Objectives The aetiology of primary Sjögren's syndrome (pSS), also referred to as autoimmune epithelitis, is incompletely understood but includes an epigenetic contribution. Accordingly, the aim of this study was to investigate DNA methylation in salivary gland epithelial cells (SGEC), and to compare results with those publicly available from pSS B and T cells.

Methods Long-term cultured SGEC were selected to conduct an epigenome-wide association study (EWAS) in patients with pSS with comparison to controls using the HumanMethylation 450 K array from Illumina.

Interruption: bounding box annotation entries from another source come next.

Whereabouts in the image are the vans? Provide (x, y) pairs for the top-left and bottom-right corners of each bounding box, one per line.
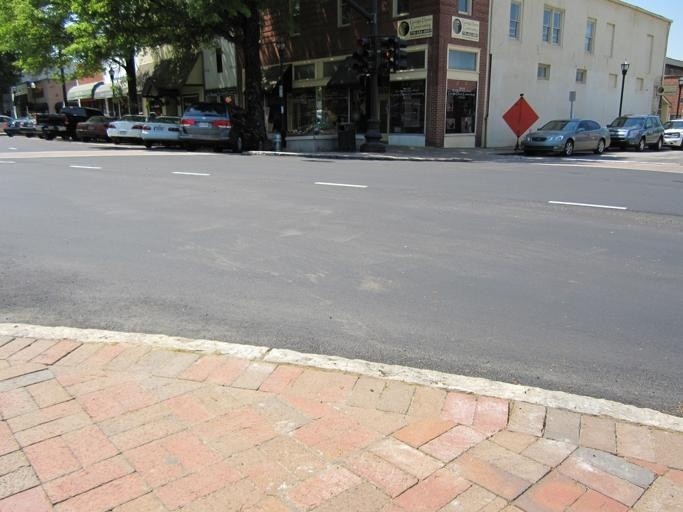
(178, 101), (247, 152)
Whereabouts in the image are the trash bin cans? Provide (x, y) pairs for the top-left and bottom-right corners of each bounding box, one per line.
(336, 121), (356, 152)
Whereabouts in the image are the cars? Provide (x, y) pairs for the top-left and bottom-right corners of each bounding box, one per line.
(606, 114), (665, 152)
(0, 104), (183, 150)
(662, 119), (683, 151)
(523, 118), (611, 156)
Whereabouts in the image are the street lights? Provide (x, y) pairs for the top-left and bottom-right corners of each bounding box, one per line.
(276, 39), (286, 148)
(109, 67), (116, 118)
(618, 60), (630, 116)
(676, 77), (683, 115)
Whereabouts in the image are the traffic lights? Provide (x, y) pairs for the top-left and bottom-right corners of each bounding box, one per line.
(346, 35), (408, 77)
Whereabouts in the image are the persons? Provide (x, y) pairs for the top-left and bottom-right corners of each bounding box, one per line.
(326, 109), (339, 126)
(268, 93), (282, 131)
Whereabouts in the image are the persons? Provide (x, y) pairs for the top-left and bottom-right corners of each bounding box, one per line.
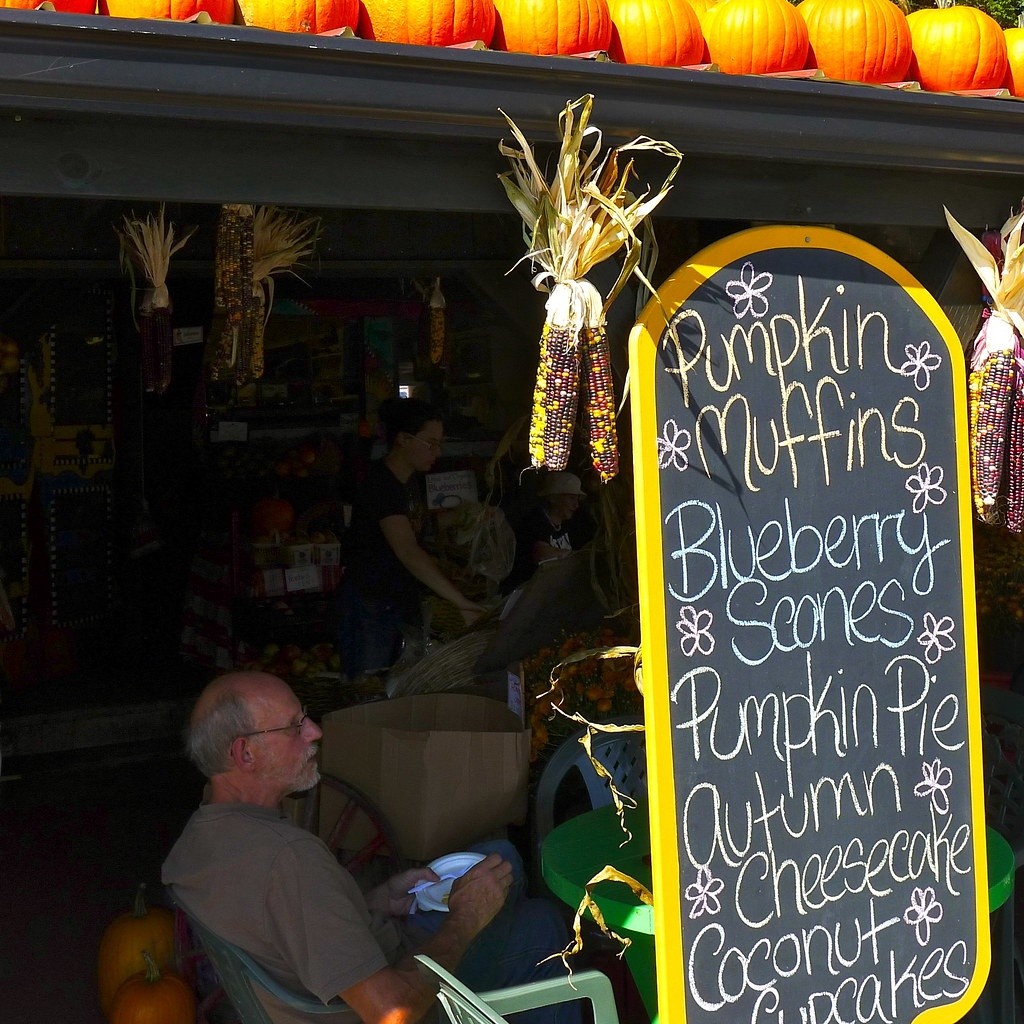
(331, 396), (492, 676)
(512, 469), (592, 580)
(160, 669), (584, 1023)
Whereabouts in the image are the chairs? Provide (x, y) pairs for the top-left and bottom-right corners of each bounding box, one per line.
(982, 683), (1024, 884)
(159, 883), (621, 1024)
(531, 711), (647, 901)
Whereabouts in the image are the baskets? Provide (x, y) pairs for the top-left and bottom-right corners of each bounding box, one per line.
(274, 661), (342, 723)
(418, 577), (501, 639)
(343, 671), (397, 703)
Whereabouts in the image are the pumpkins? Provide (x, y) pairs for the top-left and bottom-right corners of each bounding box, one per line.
(1, 0), (1023, 100)
(100, 879), (197, 1024)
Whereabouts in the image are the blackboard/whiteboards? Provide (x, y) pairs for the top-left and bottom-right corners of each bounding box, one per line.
(623, 226), (996, 1024)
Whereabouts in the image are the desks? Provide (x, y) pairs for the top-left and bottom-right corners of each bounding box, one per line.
(537, 799), (1016, 1024)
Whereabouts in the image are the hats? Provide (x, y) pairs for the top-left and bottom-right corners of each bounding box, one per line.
(535, 472), (591, 500)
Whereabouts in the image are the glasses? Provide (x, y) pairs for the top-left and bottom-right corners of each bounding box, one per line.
(236, 701), (310, 742)
(401, 432), (446, 453)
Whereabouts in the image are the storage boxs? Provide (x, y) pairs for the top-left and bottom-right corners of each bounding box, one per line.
(318, 693), (534, 879)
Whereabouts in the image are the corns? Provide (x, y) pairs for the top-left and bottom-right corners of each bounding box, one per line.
(943, 309), (1024, 536)
(421, 291), (448, 363)
(525, 283), (624, 482)
(135, 203), (268, 392)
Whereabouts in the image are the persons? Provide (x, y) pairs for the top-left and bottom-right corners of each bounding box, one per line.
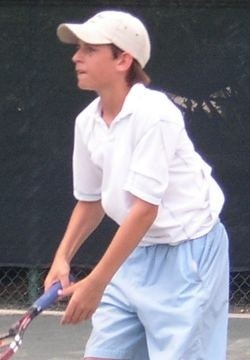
(43, 9), (230, 360)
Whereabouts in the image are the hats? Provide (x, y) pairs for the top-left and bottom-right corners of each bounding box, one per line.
(56, 10), (151, 69)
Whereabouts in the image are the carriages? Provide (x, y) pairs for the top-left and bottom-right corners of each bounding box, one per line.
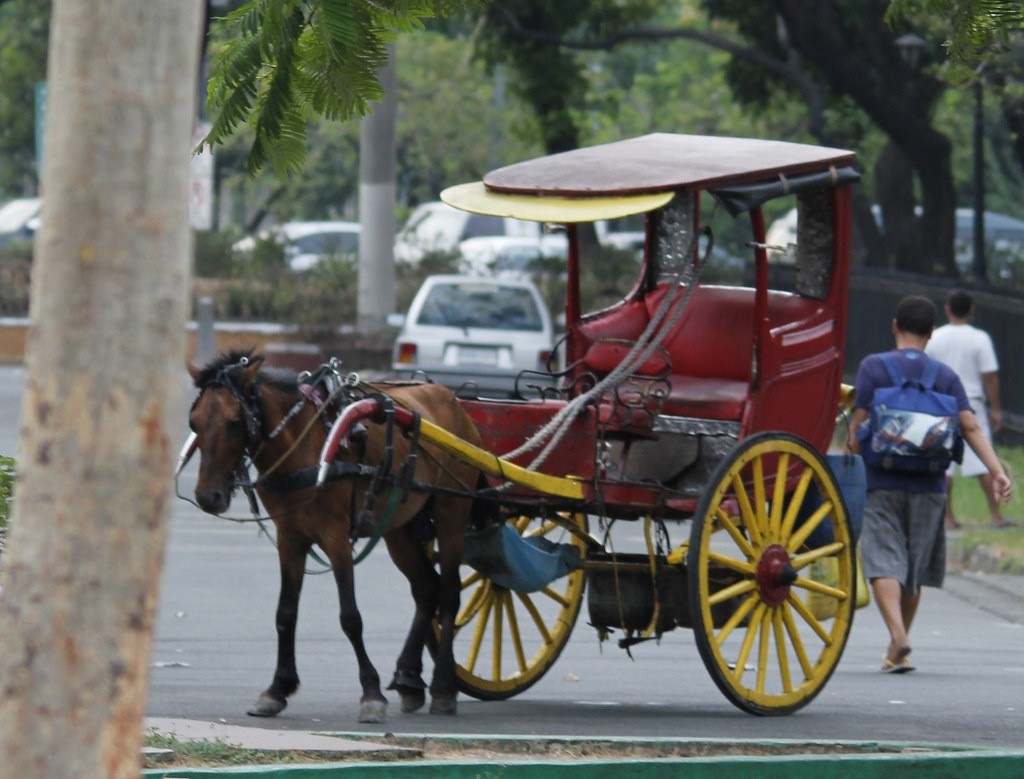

Results The analysis of differentially methylated CpG (DMC) uncovered 4662 positions corresponding to 2560 genes, and 575 genes with two or more DMC sites (DMCs), in SGEC as compared with controls. Further analysis highlighted an important proportion of interferon-regulated genes (61%), the calcium pathway (hypomethylated) and the Wnt pathway (hypermethylated). When comparing SGEC with pSS T and/or B cell results, an important overlap was observed with respect to differentially methylated genes (38.8%) and pSS risk factors (71.4%), although such assertion was not true when comparing DMCs.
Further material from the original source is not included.